ConnectWise ScreenConnect — Medusa Ransomware Exploitation
CVE-2024-1708 (ConnectWise ScreenConnect authentication bypass) was added to the CISA KEV catalogue on 28 April, confirming active exploitation by Medusa ransomware (Storm-1175). ConnectWise ScreenConnect is widely used by South African MSPs and IT service providers for remote support. Any unpatched ScreenConnect instance is a direct entry point for ransomware deployment across the entire client estate managed by that MSP.
APT28 — Windows Shell NTLM Zero-Click Hash Leak
CVE-2026-32202 (Windows Shell NTLM hash leak) was added to CISA KEV on 28 April, attributed to APT28 (Fancy Bear, Russia-nexus). This zero-click vulnerability allows NTLM credential hash exfiltration without user interaction, enabling subsequent pass-the-hash lateral movement. Combined with APT28’s previously flagged SAMA financial-sector interest, this is a direct threat to SA banking and financial services organisations running Windows domain environments.
POPIA and Regulatory
The Blouberg Section 109 court filing establishes that the Information Regulator will pursue judicial enforcement of unpaid fines without further warning. Combined with the record 788 Q1 breach notifications, the IR is clearly building both enforcement capacity and legal precedent. The Verizon DBIR 2026 (published 29 April) confirmed that credential theft remains the leading breach vector globally — directly relevant to the NTLM and Bitwarden vulnerabilities active in SA this week. NIS2 cybersecurity-officer designation deadlines in Portugal (4 May) signal the direction of travel for SA’s own cybersecurity officer requirements under POPIA and emerging sector-specific regulation.
Full Intelligence Report
The complete Week 19 technical report covers the CGCSA breach and FMCG supply chain exposure, Stormous actor profile, Standard Bank daily-dump analysis, Blouberg IR enforcement precedent, ConnectWise ScreenConnect patch guidance, APT28 NTLM exploitation chain, Defender RedSun/UnDefend hunt updates, and structured hunt missions (TH-2026-W19-01 to -04) with full IOC tables.
What Your Business Should Do Right Now
- Patch ConnectWise ScreenConnect immediately: If your organisation or MSP uses ScreenConnect for remote support, patch CVE-2024-1708 without delay. Medusa ransomware is actively exploiting this vulnerability. An unpatched ScreenConnect instance can expose every client endpoint the MSP manages.
- Block NTLM relay opportunities (CVE-2026-32202): Apply the Windows Shell patch, enable SMB signing on all domain-joined systems, and block outbound NTLM to untrusted hosts at your perimeter. APT28 is exploiting zero-click NTLM leaks for lateral movement in SA financial sector targets.
- Assess CGCSA secondary exposure: If your organisation is a CGCSA member, shares supply chain data with CGCSA, or has business relationships with Unilever, Nestlé, or L’Oréal through CGCSA systems, assess what data may be in the claimed dataset and brief your data protection officer.

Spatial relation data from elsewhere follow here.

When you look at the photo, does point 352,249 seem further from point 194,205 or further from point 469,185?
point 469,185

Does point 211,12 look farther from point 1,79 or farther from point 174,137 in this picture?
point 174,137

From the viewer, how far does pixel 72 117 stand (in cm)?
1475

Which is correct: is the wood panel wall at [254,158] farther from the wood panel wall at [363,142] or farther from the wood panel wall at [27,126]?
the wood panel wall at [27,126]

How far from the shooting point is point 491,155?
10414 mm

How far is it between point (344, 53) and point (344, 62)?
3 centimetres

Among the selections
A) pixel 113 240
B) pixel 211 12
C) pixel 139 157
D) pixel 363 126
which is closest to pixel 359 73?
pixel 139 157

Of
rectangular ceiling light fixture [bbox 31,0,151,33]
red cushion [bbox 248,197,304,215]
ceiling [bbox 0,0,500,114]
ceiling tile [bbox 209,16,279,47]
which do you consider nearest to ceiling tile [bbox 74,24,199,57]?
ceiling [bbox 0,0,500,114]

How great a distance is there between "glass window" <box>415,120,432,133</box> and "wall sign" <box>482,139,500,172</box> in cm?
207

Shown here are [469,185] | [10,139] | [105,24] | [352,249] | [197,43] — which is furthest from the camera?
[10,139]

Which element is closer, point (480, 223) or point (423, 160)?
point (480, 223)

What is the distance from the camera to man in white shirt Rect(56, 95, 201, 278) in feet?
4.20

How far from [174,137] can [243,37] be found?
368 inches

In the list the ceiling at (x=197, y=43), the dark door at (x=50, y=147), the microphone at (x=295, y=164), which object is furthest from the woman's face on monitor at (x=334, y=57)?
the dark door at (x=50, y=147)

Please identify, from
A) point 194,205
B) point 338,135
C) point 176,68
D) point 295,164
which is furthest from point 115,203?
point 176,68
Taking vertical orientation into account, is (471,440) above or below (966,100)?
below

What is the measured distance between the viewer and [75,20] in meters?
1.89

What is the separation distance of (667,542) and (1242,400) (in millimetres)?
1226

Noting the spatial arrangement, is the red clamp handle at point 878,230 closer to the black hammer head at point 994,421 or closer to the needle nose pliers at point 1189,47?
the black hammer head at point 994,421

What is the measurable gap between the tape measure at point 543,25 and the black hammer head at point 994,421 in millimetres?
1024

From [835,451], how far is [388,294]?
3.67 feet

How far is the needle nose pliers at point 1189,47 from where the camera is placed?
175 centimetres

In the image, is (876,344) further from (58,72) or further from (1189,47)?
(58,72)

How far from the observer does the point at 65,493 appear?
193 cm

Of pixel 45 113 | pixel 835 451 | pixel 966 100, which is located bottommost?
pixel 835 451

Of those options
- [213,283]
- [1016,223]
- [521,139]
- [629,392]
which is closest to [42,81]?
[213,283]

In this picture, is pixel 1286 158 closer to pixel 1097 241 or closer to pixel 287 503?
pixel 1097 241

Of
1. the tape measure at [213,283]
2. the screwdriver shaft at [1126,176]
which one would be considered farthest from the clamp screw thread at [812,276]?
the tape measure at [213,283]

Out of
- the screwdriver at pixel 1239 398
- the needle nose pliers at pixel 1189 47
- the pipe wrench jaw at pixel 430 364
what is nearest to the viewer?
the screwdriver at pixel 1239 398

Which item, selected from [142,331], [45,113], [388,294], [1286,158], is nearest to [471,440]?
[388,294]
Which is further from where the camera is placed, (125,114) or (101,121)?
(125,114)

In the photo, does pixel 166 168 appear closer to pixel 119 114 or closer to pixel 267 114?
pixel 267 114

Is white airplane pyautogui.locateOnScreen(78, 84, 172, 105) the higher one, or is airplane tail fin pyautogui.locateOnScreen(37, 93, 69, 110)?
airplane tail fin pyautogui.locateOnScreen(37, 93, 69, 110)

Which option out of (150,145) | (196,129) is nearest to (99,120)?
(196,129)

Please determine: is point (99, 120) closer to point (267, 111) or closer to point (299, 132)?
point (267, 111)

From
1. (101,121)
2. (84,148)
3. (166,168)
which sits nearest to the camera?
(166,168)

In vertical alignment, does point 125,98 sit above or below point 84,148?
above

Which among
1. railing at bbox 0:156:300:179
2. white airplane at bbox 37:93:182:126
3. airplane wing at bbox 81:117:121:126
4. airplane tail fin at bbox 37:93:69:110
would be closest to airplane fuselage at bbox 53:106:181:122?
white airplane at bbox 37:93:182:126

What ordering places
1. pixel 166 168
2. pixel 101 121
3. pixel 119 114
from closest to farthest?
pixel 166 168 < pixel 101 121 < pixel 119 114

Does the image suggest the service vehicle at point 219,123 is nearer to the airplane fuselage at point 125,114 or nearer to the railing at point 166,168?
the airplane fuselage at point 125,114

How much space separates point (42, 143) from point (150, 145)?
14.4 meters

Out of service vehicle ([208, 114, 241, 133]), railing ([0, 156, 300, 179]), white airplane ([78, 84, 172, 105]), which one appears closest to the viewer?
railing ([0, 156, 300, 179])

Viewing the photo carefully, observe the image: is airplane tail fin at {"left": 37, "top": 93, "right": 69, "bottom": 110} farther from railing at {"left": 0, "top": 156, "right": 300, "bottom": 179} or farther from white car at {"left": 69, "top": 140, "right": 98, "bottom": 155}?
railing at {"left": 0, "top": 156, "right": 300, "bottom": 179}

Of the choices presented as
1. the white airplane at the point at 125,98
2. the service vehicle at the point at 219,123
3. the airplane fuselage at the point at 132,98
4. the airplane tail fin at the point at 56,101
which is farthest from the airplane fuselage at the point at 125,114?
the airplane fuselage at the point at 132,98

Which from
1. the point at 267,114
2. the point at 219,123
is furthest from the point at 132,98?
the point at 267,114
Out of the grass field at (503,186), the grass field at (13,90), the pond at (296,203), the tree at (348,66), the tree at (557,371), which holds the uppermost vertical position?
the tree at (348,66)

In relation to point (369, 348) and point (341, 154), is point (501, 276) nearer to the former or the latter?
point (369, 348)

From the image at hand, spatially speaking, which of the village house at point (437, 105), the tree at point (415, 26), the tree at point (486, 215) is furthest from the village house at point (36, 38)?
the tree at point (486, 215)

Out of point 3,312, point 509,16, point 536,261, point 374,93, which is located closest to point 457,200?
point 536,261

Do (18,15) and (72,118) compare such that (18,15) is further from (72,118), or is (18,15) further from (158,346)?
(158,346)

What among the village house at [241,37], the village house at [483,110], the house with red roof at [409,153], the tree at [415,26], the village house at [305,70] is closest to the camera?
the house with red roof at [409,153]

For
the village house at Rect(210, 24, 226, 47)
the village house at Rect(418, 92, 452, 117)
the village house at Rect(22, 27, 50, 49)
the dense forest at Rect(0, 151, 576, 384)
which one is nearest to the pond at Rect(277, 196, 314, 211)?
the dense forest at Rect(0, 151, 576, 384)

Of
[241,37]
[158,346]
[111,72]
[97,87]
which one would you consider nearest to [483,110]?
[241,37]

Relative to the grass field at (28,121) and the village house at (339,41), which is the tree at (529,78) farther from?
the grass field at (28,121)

- Continue RedSun/UnDefend manual hunting: No patch is available. Run daily detection queries for Defender engine tampering, unexpected SYSTEM-level privilege escalation, and FortiGate VPN entry followed by AV disablement events.
- Review POPIA enforcement fine status: The Blouberg court filing signals that unpaid IR fines will be litigated. Any organisation with outstanding POPIA enforcement notices should consult legal counsel and assess payment or formal appeal options.
- Implement Verizon DBIR 2026 credential hygiene actions: Review privileged account password policies, enforce MFA on all remote access, and audit service account credential exposure in light of the confirmed credential-theft focus of active SA threat actors.